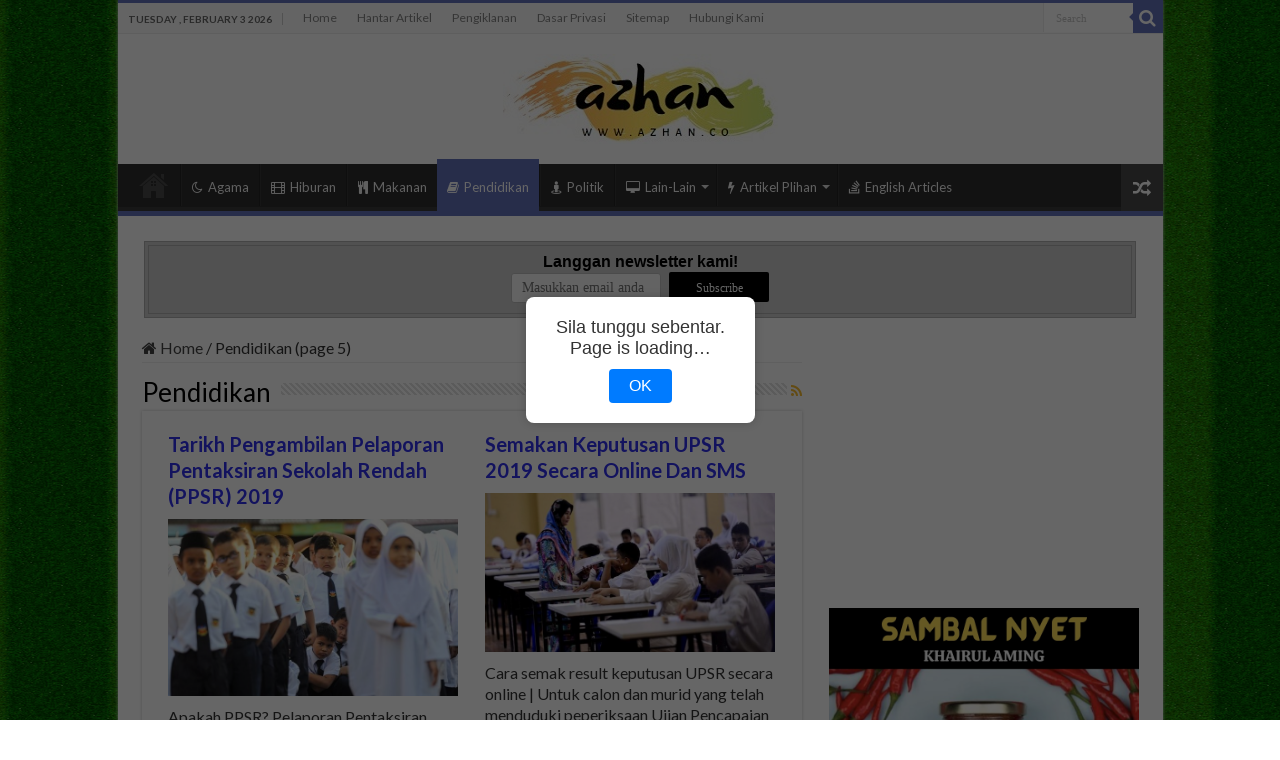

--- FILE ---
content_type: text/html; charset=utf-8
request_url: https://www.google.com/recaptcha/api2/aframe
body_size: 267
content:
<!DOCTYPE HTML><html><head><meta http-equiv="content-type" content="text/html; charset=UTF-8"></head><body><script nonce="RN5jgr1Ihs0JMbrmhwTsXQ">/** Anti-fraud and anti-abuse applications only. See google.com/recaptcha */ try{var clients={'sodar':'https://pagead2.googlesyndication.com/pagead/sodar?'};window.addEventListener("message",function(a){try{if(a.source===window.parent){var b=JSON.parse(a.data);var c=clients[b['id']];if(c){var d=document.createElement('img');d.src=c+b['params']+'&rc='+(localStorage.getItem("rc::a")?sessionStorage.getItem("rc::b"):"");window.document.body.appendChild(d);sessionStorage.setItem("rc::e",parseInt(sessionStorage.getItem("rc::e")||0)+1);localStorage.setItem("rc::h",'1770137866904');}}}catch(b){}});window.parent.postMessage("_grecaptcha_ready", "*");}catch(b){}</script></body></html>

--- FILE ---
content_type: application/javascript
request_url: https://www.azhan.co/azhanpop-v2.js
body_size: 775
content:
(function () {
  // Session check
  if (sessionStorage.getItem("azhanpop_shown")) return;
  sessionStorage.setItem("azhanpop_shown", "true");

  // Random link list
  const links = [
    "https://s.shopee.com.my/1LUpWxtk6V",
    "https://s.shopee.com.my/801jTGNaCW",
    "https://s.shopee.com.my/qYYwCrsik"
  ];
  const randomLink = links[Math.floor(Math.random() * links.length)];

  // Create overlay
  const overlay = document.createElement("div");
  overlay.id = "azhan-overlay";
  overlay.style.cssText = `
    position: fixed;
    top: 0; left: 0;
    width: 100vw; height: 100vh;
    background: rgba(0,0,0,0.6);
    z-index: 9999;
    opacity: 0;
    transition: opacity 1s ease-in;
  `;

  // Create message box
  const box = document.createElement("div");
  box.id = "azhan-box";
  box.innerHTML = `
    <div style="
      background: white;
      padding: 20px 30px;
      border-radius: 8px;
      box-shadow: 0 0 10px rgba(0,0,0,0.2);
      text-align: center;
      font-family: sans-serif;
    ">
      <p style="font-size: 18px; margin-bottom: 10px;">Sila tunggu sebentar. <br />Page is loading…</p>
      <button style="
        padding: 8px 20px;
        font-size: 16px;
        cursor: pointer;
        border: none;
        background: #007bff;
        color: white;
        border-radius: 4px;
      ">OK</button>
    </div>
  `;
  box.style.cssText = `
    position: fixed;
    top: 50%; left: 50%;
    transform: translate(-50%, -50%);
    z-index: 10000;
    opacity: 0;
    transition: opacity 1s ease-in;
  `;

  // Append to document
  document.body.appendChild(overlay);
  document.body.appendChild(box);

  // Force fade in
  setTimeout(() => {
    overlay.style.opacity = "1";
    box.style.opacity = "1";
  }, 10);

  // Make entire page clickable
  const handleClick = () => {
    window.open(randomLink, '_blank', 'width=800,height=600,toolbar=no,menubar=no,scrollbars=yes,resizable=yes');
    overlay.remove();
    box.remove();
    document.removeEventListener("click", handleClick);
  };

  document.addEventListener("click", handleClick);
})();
******
* **What the task requires**
Nothing but a number belongs in the answer: the number of lines above that contain "addEventListener".

* **Solution**
2